The Books for Walls Project is inspired by many lives woven together by books and stories. We hope that the following stories and our little movie will give you a little insight.
(Her)story:
The Four of Us homeschool. While the world and technology spin wildly out in the big old world, it's rather slow and quiet around here. The Books for Walls Project is an effort to learn about the internet while talking about something we love: books. All the while supporting literacy and libraries.
Through this experience we hope to learn more about why many of us keep books and what we think about these precious treasures. We hope to use technology to help reconnect us --in old fashioned ways-- like sharing stories.
The project began, as many stories do, with a man and a woman who fell in love. In the beginning The Mom only had a few boxes of books and she shared them with The Dad who became a voracious* reader later in life (back then he liked to read, now he loves to read.) The Big Sister and Little Sister grew up in a house of books and learned to love them, almost from day one.
(Updated May 5, 2011) Many people ask us "why Books for Walls?" Books for Walls represents a grand idea of a life filled with books, so full they line the walls of a home. Within those walls of books people gather to talk. Even though wildly different the people gather and share ideas and poetry and books. The Mom wanted to share that kind of experience with The Sisters, some people call that experience a "Salon." During a particularly long winter we brainstormed about creating a blog or website where people could share their favorite books and stories. By springtime as the flowers began to bloom, so did our idea --and thankfully Books for Walls Project continues to grow and change. And while certainly there might be more obvious names for the Project --Books for Walls although a little mysterious, fits, it is a story waiting to be told. Want to hear more about it? Email us, we love sharing stories!
We all adore the idea of learning about people through the books they love and learning about books from the people who love them. You'll learn more about The Four of Us through the books we share with you here at The Books for Walls Project.

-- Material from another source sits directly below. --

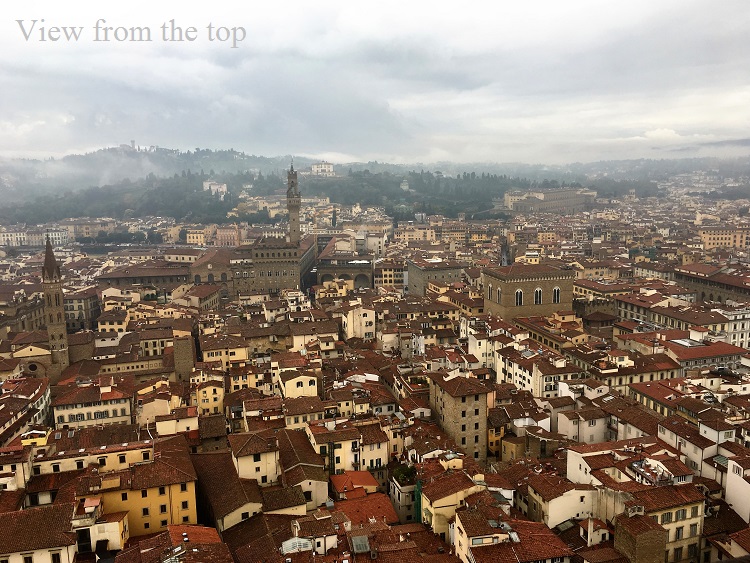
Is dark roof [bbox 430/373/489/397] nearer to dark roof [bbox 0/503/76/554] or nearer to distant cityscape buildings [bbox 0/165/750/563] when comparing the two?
distant cityscape buildings [bbox 0/165/750/563]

(*Note that many words throughout the blog will be linked to their definitions. For fun and to use one of the wonderful tools on the Internet, but we still love our big, heavy Oxford Dictionary the best.)
(His)story:
While I (The Mom) only met Max Brill once or twice, I feel as if I know him. I could certainly tell you his story myself. Instead, I will leave that to my father's words, who can tell you "the Max Story" first hand. My father is the man who originally thought to call Max "Books for Walls." That title and the poem which it inspired, well, they are good. And good things are meant to be shared. Here is the story written by my Dad, The Poet:
I met Max Brill at a wedding reception for the son of a man with whom our wives worked. Often at such tables occupied by a mix of strangers, multiple conversations would develop. But Max had a way of helping us all listen to each other, and soon there was one conversation, and each person who spoke was heard. It was a rare experience of a lot more listening going on than speaking. The next day Kathy and I accepted Max’s invitation to join him and Mary at a nearby Flea Market. And I remember that Max seemed to enjoy listening to me. He was old enough to be my dad, but he seemed to think that I was worth listening to. There was something healing in that. I found his company very good for me.Max invited Kathy and me to join him and Mary at their home for “gnosh” the following weekend, where we met a third couple and enjoyed lochs and bagels with mimosas, and again shared a conversation of reverent attentiveness to each other. At one point, I noticed Max seeming to lose focus on us, to look around the room. He was sitting in a rocker of bent willow wood covered with a lamb’s wool hide, next to a rustic fireplace. He silently rose, walked to one of the bookshelves lining all of the walls, pulled out a handful of books with his right hand, then with his left hand removed one book from a row hidden behind them. The bookcases were two books thick! He placed the first books back, then returned to his chair and resumed looking at each of us as we spoke, while he leafed casually through the book.My curiosity with his alternating attention was soon satisfied when in a break of conversation, he proclaimed, “I have a poem!” He read Kipling’s “The Betrothed”, a humorous and insightful reflection on the joy and cost of love, the balance of freedom and sacrifice. The room erupted with laughter at the penultimate line in the poem in which Kipling makes the decision whether to marry Maggie despite her prohibition of his smoking his cigars: “A woman is only a woman, but a good cigar is a smoke.” Amid our laughter, Max closed the book, silently rose, walked to that bookshelf, pulled out the handful of books with his right hand, then with his left hand replaced the book of Kipling poems from its place behind them. He turned and smiled with twinkling eyes at his Mary, who he had married late in life, and I wondered whether somewhere in the house was an old box of cheroots.
We borrowed The Poet's nickname for Max, it seems to fit the project quite nicely --can you imagine living in a home with books for walls?